A recent study (Pedestrian and Bicycle Infrastructure: A National Study Of Employment Impacts) by The University of Massachusetts’ Political Economy Research Institute tells us that bicycle infrastructure creates jobs. Of course just about any infrastructure or public works project will create some jobs, even if we hire people to dig holes and hire other people to fill those holes: There are better ways to get job growth from infrastructure projects.
What this study looks at is the jobs that are created by various modes of transport infrastructure. From the report’s executive summary:
For each $1 million, the cycling projects in this study create a total of 11.4 jobs within the state where the project is located. Pedestrian-only projects create an average of about 10 jobs per $1 million and multi-use trails create nearly as many, at 9.6 jobs per $1 million. Infrastructure that combines road construction with pedestrian and bicycle facilities creates slightly fewer jobs for the same amount of spending, and road-only projects create the least, with a total of 7.8 jobs per $1 million.
That’s over 46% more job creation per dollar of bicycle infrastructure than road-only projects. Certainly that return on investment (ROI) demands better than 0.7% of the transport budget for the next 10 years allocated to walking and cycling.
This information should hopefully help local planners here in Wellington get more funding for bicycle projects (hint: first we have to ask). This should also work for other cities, and I’m especially hopeful that Christchurch will be able to put this to good use as they rebuild. If anyone reading this has connections to those decision makers, feel free to pass along the info.
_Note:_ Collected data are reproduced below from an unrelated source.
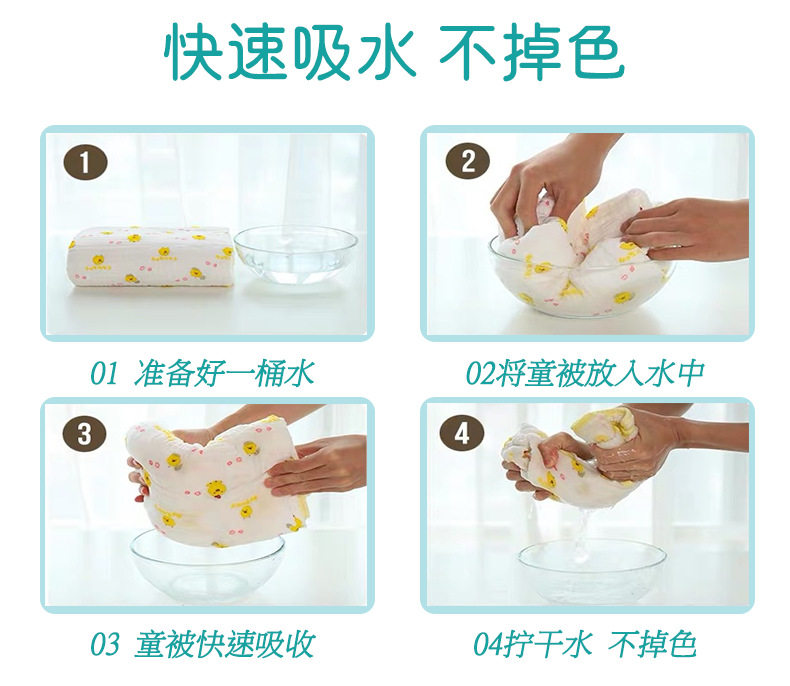 快速吸水 不掉色

1

01 准备好一桶水

2

02将童被放入水中

3

03 童被快速吸收

4

04拧干水 不掉色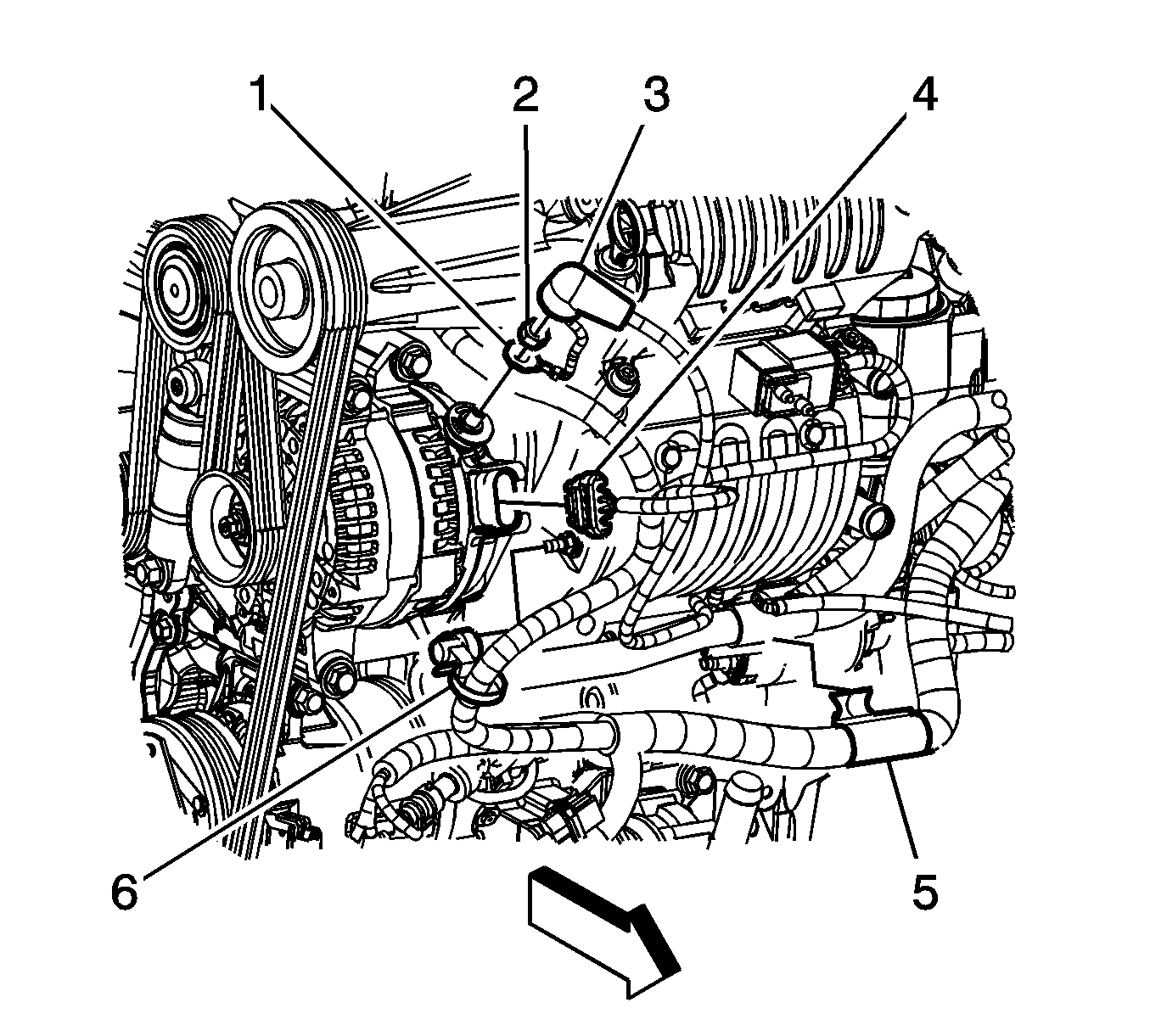 1
2
3
4
6
5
Of course this report is based on several US states, but I think it’s reasonable to assume that the numbers would translate reasonably well into other countries with similar car-centric transportation systems, such as New Zealand. If anything, I would think that the benefits of cycle lanes, compared to motor-vehicle capacity, would be greater in a country that imports essentially 100% of its motor vehicles, parts and fuel: According to a report by TRAFINZ, “[New Zealand’s] three highest categories of import by dollar value are new vehicles, used vehicles and the fuel to power them.” In other words, when we increase motor-vehicle capacity: The more we spend, the more we spend. When we increase cycle (and walking & public transport) infrastructure: The we spend, the more we earn.
Even if we ignore environmental sustainability, health benefits, and all of the other warm and fuzzy reasons why we like to see more cycle lanes, cycle lanes create jobs! And provide a much better return on investment than roads built for cars.